▶ [Given task 1] List every line in the records below that contains the string "choices".
▶ [Given task 2] Write the next part of the court opinion on the dismissal of the Yimby lawsuit below, picking up right after its last sentence.

▶ [Excerpt to read]

United States District Court, S.D. New York

March 6, 2017

YIMBY, INC., Plaintiff,
v.
NIKOLAI FEDAK and NEW YORK YIMBY LLC, Defendants.

          OPINION & ORDER

          PAUL A. CROTTY United States District Judge.

         Plaintiff Yimby, Inc. ("Yimby") brought this action against defendants Nikolai Fedak and New York Yimby LLC, (together, "Defendants") seeking to recover property Defendants allegedly wrongfully took, and also seeking money damages. Plaintiff moved for a temporary restraining order ("TRO") on February 10, 2017. Dkt. 22. The same day, after a hearing on the motion, the Court granted a TRO in Plaintiffs favor.[1] Id. On Wednesday, February 15, 2017, Plaintiffs counsel, Anthony D. Dougherty, advised the Court that it could no longer rely on material evidence submitted in support of Plaintiff s TRO motion. Dkt. 31-2. The letter stated that Plaintiff "consented to allow [counsel] to seek dismissal of this matter in its entirety." Id. It continued that Defendants' counsel, Steven M. Wagner, "agreed to dismiss the matter" but noted that Mr. Wagner "may move for sanctions against the plaintiff." Id. The Court held a conference the same day.

         At the conference, it became apparent to the Court that an employment agreement purportedly signed by Mr. Fedak ("Employment Agreement") had been forged by Plaintiffs CEO, Daniel George. Mr. George's declaration filed in support of the TRO motion was false, as well. The Employment Agreement-attached to the operative complaint and submitted in support of the TRO-was of central importance to the Court's decision to grant the TRO, and, as described by Plaintiffs counsel, a "linchpin" to the case itself. Feb. 15, 2017 Conf. Tr., Dkt. 36-2, at 8:17-19 ("The linchpin, as we understood and analyzed the case, centered on a signed employment agreement. . .."). The Court therefore explained that it would dismiss the action pursuant to Fed.R.Civ.P. 41(a)(2). Id., at 6:2-10, 12:10-22.

         On February 16, 2017, the Court dismissed the action "pursuant to Fed.R.Civ.P. 41(a)(2)." Dkt. 31. The Court also ordered "that by February 24, 2017, Plaintiff pay Defendants $30, 000 for Defendants' attorney's fees, time, and expenses." Id. On February 21, 2017, Mr. Wagner notified the Court that Plaintiff had not complied with certain of the Court's February 16, 2017 orders and had indicated that it would not pay the $30, 000. See Dkt. 32. On February 22, 2017 the Court held a conference. At the conference, Mr. Wagner requested that the Court amend its February 16, 2017 Order "to have dismissal be with prejudice." Feb. 22, 2017 Conf. Tr., Dkt. 36-3, at 4:17-23. There was no objection. On February 23, 2017, the Court ordered "that the February 16, 2017 dismissal of this action pursuant to Fed.R.Civ.P. 41 (a)(2) is with prejudice." Dkt. 33.

▶ [Listed records]
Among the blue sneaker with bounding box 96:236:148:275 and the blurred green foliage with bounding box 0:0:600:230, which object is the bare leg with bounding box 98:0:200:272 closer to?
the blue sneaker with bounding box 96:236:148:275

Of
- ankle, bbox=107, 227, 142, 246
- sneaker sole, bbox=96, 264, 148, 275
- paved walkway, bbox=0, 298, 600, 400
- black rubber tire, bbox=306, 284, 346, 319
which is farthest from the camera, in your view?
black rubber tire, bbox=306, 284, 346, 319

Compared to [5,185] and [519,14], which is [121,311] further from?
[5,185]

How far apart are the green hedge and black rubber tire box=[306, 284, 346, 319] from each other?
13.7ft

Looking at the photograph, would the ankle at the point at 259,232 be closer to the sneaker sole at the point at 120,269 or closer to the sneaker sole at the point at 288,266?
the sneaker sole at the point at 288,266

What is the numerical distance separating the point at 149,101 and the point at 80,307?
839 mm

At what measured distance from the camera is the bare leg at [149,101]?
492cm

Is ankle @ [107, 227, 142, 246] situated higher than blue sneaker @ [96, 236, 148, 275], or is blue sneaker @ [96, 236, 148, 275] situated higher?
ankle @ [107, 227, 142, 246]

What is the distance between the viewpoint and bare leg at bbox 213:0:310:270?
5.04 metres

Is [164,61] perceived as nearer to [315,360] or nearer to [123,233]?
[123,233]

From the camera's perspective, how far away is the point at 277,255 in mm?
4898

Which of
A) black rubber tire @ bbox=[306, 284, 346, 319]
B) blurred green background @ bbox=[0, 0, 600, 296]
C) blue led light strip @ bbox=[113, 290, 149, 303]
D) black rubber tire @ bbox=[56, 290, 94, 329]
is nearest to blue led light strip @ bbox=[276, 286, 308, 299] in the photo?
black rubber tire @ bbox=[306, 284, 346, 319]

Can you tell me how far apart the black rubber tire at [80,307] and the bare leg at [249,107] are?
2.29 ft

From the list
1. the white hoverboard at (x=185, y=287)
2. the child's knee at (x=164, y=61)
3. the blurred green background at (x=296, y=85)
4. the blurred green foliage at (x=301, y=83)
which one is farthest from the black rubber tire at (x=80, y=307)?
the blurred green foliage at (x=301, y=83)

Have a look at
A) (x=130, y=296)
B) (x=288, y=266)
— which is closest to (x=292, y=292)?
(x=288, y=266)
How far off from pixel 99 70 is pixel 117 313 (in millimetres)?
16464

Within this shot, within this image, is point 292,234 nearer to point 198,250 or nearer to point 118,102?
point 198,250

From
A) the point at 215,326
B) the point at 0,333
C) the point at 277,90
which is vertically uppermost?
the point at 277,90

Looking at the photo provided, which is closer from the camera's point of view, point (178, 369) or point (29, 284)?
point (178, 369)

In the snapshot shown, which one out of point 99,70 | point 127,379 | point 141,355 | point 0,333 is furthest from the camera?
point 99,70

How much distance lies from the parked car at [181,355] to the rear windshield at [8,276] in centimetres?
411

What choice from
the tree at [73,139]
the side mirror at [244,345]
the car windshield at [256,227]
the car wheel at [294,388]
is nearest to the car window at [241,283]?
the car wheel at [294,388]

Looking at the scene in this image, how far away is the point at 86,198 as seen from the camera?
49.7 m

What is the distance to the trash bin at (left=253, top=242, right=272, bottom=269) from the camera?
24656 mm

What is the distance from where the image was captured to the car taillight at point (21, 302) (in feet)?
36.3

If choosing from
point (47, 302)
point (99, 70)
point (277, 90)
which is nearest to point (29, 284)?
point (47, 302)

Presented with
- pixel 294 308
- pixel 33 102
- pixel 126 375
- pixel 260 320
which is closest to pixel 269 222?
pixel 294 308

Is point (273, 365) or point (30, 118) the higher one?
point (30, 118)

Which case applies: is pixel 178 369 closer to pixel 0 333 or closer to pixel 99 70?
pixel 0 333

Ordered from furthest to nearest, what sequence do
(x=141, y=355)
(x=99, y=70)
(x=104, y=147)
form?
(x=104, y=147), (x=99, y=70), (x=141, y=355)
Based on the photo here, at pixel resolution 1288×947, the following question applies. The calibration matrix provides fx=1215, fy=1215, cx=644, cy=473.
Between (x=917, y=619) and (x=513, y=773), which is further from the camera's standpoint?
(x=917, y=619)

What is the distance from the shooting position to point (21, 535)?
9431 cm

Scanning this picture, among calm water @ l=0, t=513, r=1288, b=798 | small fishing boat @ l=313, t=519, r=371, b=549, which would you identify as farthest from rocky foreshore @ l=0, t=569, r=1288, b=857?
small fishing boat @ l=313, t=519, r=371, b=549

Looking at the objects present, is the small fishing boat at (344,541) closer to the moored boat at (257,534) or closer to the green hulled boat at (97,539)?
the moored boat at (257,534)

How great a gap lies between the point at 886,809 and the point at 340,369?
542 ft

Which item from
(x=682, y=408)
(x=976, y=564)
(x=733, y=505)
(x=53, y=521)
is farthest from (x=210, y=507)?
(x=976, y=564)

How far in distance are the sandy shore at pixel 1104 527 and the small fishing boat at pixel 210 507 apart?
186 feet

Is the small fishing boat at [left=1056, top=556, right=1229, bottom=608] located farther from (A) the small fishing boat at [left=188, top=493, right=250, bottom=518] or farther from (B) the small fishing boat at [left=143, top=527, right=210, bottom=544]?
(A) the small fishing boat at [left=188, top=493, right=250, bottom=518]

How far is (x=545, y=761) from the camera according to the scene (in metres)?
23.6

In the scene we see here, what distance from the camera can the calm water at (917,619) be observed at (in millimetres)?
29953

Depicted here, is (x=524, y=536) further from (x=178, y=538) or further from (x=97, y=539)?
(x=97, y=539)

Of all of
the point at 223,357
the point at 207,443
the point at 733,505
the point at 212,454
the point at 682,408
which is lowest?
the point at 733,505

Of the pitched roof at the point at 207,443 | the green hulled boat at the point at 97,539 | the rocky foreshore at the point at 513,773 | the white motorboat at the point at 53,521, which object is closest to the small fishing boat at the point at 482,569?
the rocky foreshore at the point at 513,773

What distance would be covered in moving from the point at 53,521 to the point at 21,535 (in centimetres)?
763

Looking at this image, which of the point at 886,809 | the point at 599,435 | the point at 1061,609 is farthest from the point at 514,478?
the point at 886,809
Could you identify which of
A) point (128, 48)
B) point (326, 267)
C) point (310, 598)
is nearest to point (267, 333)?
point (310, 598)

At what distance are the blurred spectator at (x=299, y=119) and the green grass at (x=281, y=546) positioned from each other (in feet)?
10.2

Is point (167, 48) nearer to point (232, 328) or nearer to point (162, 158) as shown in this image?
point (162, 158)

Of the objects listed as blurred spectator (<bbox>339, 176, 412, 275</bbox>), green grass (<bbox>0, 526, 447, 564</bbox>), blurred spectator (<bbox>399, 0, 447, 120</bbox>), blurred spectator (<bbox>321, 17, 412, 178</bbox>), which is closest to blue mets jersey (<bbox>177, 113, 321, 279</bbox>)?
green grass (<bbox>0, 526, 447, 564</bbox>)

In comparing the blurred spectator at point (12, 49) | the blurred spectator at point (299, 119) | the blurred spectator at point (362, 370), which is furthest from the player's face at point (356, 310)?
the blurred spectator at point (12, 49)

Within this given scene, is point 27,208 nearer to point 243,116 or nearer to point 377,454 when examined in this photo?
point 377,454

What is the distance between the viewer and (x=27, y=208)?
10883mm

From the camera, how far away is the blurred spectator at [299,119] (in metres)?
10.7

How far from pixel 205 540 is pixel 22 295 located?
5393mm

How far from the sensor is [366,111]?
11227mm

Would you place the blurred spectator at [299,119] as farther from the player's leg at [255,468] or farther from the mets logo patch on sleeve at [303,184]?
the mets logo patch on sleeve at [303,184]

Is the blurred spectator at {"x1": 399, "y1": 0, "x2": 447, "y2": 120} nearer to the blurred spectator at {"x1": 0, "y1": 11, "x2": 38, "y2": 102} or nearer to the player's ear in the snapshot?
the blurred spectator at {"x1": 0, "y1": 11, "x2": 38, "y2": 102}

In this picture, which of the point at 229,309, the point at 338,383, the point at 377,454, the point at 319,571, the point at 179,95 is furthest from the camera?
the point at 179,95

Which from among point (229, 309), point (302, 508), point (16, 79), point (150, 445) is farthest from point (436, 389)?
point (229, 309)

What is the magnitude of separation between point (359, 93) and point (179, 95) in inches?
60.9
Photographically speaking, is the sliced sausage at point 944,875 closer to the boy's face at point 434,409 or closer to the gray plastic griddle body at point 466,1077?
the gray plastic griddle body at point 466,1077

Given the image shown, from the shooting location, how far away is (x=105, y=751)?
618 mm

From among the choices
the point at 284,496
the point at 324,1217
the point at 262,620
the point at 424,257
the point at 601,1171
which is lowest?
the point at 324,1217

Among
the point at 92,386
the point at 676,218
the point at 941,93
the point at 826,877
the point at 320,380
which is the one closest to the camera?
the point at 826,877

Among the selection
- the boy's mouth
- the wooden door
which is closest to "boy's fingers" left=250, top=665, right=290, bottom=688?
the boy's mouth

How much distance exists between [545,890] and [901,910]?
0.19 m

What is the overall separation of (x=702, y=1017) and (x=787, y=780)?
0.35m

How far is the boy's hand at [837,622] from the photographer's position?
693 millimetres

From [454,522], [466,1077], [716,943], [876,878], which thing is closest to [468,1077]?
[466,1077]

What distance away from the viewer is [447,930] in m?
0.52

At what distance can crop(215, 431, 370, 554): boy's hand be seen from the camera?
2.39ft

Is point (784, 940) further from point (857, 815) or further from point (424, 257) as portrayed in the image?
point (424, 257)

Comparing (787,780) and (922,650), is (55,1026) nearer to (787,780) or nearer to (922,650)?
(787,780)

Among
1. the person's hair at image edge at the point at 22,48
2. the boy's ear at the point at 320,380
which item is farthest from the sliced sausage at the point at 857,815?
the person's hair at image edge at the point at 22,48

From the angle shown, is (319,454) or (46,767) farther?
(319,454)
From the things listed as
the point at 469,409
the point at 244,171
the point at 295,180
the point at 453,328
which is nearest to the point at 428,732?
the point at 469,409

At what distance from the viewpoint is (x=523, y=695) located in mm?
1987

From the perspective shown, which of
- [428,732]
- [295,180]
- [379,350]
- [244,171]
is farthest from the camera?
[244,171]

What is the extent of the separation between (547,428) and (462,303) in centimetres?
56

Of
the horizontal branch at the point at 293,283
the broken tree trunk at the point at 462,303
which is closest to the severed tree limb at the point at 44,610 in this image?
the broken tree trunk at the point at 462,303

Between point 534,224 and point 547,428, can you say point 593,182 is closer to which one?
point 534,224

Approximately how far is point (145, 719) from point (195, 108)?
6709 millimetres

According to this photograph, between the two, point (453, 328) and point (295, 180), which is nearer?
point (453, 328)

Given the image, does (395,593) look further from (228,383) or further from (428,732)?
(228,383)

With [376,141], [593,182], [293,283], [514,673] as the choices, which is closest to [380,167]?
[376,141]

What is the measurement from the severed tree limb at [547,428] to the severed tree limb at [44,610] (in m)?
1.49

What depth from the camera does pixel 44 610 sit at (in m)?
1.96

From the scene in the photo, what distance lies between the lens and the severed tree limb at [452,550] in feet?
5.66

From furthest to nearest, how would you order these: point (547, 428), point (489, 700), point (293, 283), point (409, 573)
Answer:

▶ [Exercise response 1]
From among the choices
With [376,141], [593,182], [293,283], [514,673] as the choices, which is closest to [380,167]?

▶ [Exercise response 2]
         On March 1, 2017, Plaintiff filed a motion (1) for reconsideration of the Court's dismissal with prejudice; and (2) requesting an additional 90 days to make the $30, 000 payment to Defendants. Dkt. 35. On March 2, 2017, Defendants filed their opposition. Dkt. 36. On March 3, 2017, the Court heard argument on Plaintiffs motion. For the reasons described below, Plaintiffs motion to reconsider is denied.

         ANALYSIS

         I. Motion for Reconsideration

         Plaintiff raises five arguments for why dismissal should not be with prejudice. They are all unavailing.

         First, Plaintiff argues that Mr. Dougherty's February 15, 2017 letter operated as a notice of voluntary dismissal, pursuant to Rule 41 (a)(1)(A)(i). Thus, according to Plaintiff, because the letter did not state that dismissal was to be with prejudice, the dismissal necessarily was without prejudice under the Second Circuit's ruling in Youssefv. Tishman Constr, Corp., 744 F.3d 821 (2d Cir. 2014).

         In Youssef, the plaintiff filed a sealed qui tarn action in the Southern District of New York alleging violations of the federal and New York False Claims Act. Youssef, 744 F.3d at 822. The seal was extended several times while the New York Attorney General and the U.S. Attorney's Office considered whether to proceed. Id. They eventually declined to prosecute. Id. Thereafter, and before the defendants answered or moved for summary judgment (indeed the defendants had not yet even been served), the plaintiffs counsel submitted a letter to the district court seeking dismissal of the action. Id. The letter stated "I have spoke[n] to my client and in view of the government's decision not to intervene he has decided not to pursue this matter any further." Id.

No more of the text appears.